* Текст для изучения
Кто такой Жак Деррида?

Олег:
Запись пошла.
Это вторая вводная беседа в нашем погружении в мир деконструкции. Мы продолжаем разговор в формате интервью.
Напротив меня — философ Сергей Архипов, который помогает нам, невеждам, ориентироваться в этом бурном море смыслов.

В прошлый раз мы говорили о постструктурализме — о парадигме, в которой слова больше не имеют устойчивого, стабильного смысла, и всё зависит от контекста и различий.

Сегодня наша тема — Жак Деррида.
Сразу уточню: в этой беседе мы обойдём стороной саму деконструкцию, потому что я хочу посвятить ей отдельный разговор.

Сергей, как я понял, Деррида — не единственный постструктуралист. Есть Фуко, Лакан, Делёз…
Почему же именно его имя стало настолько узнаваемым?

Сергей:
Потому что он не просто писал о постструктурализме.
Он разговаривал с его тенями.

Деррида стал тем, кто радикализировал мышление внутри самого языка.
Фуко, Лакан, Делёз разрабатывали свои траектории, свои темы.
А Деррида атаковал условия самой мысли.
Он не добавлял тезисы — он разрушал возможность тезиса как такового.

Почему его помнят?

🔸 Потому что он поставил под сомнение даже само сомнение.
🔸 Потому что его тексты читаются не как философия, а как взлом философии изнутри.
🔸 Потому что он превратил форму письма в само поле философии: важно не только что сказано, но как, откуда, что ускользает, что подавляется.

Он стал символом постструктурализма потому, что сделал невозможным прежний способ философствования.
После него нельзя просто «написать трактат». Нужно всё время оглядываться:
а не предал ли я уже самого себя — просто выбрав форму изложения?

Это и есть его влияние:
не система, не учение, а заражение.
Вирус в структуре.


Олег:
Можем ли мы пройтись по основным работам Деррида?
С чего он начинал, о чём писал, куда пришёл к концу жизни?
Опиши, пожалуйста, его путь как философа.

Сергей:
Деррида начинал как прилежный ученик: феноменология, Гуссерль, структура языка, философия сознания.
Он вглядывался в то, как возникает смысл, как сознание «схватывает» значение, как рождается присутствие — будто бы напрямую, как свет в окно.

* Исходные данные
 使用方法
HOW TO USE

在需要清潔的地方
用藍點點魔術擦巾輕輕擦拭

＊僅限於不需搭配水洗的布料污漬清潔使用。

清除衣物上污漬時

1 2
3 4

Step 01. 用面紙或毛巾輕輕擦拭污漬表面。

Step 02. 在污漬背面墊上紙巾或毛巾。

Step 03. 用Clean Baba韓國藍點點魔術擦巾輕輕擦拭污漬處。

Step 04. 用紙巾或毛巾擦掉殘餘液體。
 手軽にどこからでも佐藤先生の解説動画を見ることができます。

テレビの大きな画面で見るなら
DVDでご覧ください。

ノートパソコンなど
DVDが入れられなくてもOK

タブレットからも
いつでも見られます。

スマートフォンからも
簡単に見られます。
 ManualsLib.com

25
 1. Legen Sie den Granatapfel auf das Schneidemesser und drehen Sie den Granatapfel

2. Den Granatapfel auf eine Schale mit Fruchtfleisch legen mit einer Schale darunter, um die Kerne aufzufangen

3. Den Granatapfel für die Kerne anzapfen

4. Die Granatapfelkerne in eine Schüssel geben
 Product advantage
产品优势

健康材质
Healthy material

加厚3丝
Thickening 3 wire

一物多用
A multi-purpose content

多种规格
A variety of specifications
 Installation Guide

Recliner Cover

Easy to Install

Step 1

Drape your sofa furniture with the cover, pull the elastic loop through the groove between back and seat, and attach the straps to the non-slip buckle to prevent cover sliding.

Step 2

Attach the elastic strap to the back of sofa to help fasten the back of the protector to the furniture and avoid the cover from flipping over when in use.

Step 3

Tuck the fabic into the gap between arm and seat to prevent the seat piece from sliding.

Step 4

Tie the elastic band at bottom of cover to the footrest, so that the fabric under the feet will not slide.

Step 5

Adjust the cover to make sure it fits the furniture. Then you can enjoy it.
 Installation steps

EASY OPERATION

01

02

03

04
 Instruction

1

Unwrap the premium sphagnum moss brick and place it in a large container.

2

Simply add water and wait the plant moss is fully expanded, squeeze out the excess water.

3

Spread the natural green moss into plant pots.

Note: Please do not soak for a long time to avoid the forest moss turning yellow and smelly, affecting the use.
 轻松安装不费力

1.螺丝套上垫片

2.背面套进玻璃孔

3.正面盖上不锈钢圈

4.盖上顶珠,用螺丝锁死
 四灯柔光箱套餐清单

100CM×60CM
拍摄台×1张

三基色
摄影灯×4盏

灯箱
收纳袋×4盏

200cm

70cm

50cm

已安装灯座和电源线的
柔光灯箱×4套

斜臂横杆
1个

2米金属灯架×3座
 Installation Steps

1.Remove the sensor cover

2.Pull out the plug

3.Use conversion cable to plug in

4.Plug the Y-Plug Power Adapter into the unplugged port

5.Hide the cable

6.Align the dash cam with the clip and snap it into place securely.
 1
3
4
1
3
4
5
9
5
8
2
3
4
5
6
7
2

* Выполните задания
1) Ответьте на вопросы по беседе о Жаке Деррида.
(а) О какой парадигме шла речь в прошлой беседе?
(б) Как зовут философа, который отвечает на вопросы?
(в) С чего Деррида начинал как прилежный ученик?
2) Продолжите, пожалуйста, беседу о Жаке Деррида после её последней фразы.
Пункты исходных данных составляют отдельный материал.

* Ответы к заданиям
1)
(а) О постструктурализме.
(б) Сергей Архипов.
(в) С феноменологии, Гуссерля, структуры языка и философии сознания.

2)
Но довольно быстро он понял: это окно мутное, и свет, который через него льётся, не нейтрален.

В 1960-х он публикует три книги, которые взрывают академический комфорт:
📘 «О грамматологии»
📘 «Письмо и различие»
📘 «Речь и феномены»

В них он утверждает:
всё, что мы называем философией, построено на мифе присутствия — будто истина даётся «здесь и сейчас», будто слово может прямо передать смысл.
А он говорит: нет.
Смысл всегда отложен.
Язык — это игра различий, а не мост к истине.
Ты никогда не находишь смысл — ты всегда на полшага от него.
Это и есть его знаменитое понятие — différance.

В 1970-х он начинает экспериментировать с формой.
Появляются тексты в нескольких колонках, разрывные структуры, стилистические ловушки.
Философия становится лабиринтом, и не ради эпатажа — а чтобы заставить тебя почувствовать, как теряется устойчивость.
Не просто прочитать о нестабильности — пережить её.

В 1980–90-х его интерес смещается от текстов — к телам, законам, памяти, политике.
Он пишет о гостеприимстве, о справедливости, о призраках Маркса, которые продолжают бродить по миру даже после того, как всем сказали, что «история закончилась».
Это не левизна в привычном смысле
это этика невозможного, попытка думать из позиции отсроченного, подавленного, чужого.

К концу жизни он всё чаще пишет о смерти, трауре, наследии.
Не в пафосном смысле, а как о способе мышления:
Кто говорит через нас?
Кто уже мёртв, но продолжает диктовать наши слова?

Таков его путь:
от философии сознания — к философии призраков.
От знака — к следу.
От логоса — к тени.


Олег:
Ты упомянул термин différance. Насколько я помню, это слово Деррида придумал сам, заменив в нём одну букву — намеренно.
Его, вроде бы, сложно перевести, но иногда предлагают неологизм вроде «РазниТца».
Интересно, что само это слово обозначает то, чем является?
Расскажи, что именно означает différance и попадалась ли тебе удачная версия его перевода на русский?

Сергей:
Différance — это не просто слово.
Это нож, вонзённый в сердце языка.

Деррида заменяет одну-единственную букву: вместо привычного différence (различие) он пишет différance.
На слух — никакой разницы: во французском произношении е и а звучат одинаково.
Ты слышишь одно, но читаешь другое.
И вот уже привычный приоритет звучащей речи над письмом — разрушен.
Письмо, якобы вторичное, вдруг показывает то, что не слышно.
Это и есть эстетика следа: присутствие отсутствия, смысл, возникающий в разломе.

Само слово différance двусмысленно по природе:
🔹 différer — как «различать» — различие между знаками, которое и создаёт смысл.
🔹 différer — как «откладывать» — отсрочка окончательного значения, которое никогда не наступает.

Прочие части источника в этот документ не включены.